*** PASSAGE TO READ

The devil is in the detail.

At present I do not know of any 'Equal length fuel lines kit' that directly fits 2009 to 2012 SH XT Foresters.

Let me clarify my proposition here. I am tight as a fishers ass.

I need advice like this KISS! Keep It Simple Stupid. I will buy used in good condition or EBay if it is legit and works.

Let's suppose I start with the fuel line incoming from the tank. There are three lines, one is fuel. I know it had 98 RON coming out of it.

Yep I need that! What else is there.... Return line? Vacuum lines?

Do I need these?

Then after that let's say there is nothing left of the Subaru OEM set up. No fuel lines that used to go to the fuel rails, and no fuel rails anymore.

Brams rails are dead end, with no return. I like this idea, less complex set up. But can I get fuel rails that suit and fit my 2009 to 2012 SH XT Foresters?

******

### AIM 1
Do these statements agree with the fuel-line post? (a) The writer knows of an equal length fuel lines kit that directly fits 2009 to 2012 SH XT Foresters. (b) Brams rails are dead end, with no return. (c) The writer is willing to buy used parts in good condition. Answer yes or no for each and quote the words of the post that decide it.

*** RECORDS

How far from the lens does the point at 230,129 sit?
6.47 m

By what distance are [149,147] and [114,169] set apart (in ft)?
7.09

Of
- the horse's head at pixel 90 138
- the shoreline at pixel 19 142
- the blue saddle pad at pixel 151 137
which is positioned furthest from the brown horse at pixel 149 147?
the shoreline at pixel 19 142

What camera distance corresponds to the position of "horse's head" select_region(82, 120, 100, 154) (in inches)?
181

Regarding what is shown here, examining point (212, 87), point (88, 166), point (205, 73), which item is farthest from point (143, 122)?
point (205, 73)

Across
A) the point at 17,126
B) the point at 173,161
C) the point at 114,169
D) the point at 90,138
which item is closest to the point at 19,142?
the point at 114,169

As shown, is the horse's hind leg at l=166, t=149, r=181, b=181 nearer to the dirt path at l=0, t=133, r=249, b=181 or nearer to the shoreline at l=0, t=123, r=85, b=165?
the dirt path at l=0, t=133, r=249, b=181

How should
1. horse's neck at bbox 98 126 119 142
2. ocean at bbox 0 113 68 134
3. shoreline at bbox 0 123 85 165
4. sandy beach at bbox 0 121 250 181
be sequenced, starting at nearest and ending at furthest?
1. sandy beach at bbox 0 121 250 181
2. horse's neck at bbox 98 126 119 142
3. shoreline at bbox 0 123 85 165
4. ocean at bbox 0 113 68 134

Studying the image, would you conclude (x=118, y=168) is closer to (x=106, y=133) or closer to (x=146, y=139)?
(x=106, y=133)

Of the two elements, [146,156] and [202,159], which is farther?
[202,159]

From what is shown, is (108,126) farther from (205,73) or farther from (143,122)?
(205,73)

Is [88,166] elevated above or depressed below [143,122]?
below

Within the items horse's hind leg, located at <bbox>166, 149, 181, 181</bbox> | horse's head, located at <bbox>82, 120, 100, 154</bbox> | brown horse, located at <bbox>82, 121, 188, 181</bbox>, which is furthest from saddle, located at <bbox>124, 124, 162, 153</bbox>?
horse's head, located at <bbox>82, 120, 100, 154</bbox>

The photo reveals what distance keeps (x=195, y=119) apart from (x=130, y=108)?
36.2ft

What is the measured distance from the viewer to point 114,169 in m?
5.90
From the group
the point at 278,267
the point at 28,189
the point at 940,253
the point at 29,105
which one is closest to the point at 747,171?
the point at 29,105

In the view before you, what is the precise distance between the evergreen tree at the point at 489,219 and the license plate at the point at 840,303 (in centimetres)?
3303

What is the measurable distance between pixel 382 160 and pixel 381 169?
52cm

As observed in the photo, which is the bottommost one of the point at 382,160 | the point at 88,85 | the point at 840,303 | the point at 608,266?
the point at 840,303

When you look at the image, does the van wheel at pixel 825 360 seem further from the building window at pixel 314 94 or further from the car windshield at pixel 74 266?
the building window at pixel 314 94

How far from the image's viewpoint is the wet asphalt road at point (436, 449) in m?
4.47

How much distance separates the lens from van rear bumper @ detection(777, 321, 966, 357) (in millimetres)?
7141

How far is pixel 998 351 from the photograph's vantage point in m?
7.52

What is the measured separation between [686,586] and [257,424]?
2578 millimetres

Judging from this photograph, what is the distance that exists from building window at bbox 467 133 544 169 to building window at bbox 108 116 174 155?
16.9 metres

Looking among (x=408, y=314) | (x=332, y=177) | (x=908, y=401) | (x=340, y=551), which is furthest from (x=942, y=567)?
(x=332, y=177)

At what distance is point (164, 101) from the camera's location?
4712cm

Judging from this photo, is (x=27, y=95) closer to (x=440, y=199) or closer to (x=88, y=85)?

******

### AIM 2
Can you extract, unchanged, the stretch of the entries from the line that contains "How far from the image's" through the line that contains "2578 millimetres", with both of those lines included?

### FINAL RESULT 1
(a) No: "At present I do not know of any 'Equal length fuel lines kit' that directly fits 2009 to 2012 SH XT Foresters."
(b) Yes: "Brams rails are dead end, with no return."
(c) Yes: "I will buy used in good condition"

### FINAL RESULT 2
How far from the image's viewpoint is the wet asphalt road at point (436, 449) in m?
4.47

How much distance separates the lens from van rear bumper @ detection(777, 321, 966, 357) (in millimetres)?
7141

How far is pixel 998 351 from the photograph's vantage point in m?
7.52

What is the measured separation between [686,586] and [257,424]?
2578 millimetres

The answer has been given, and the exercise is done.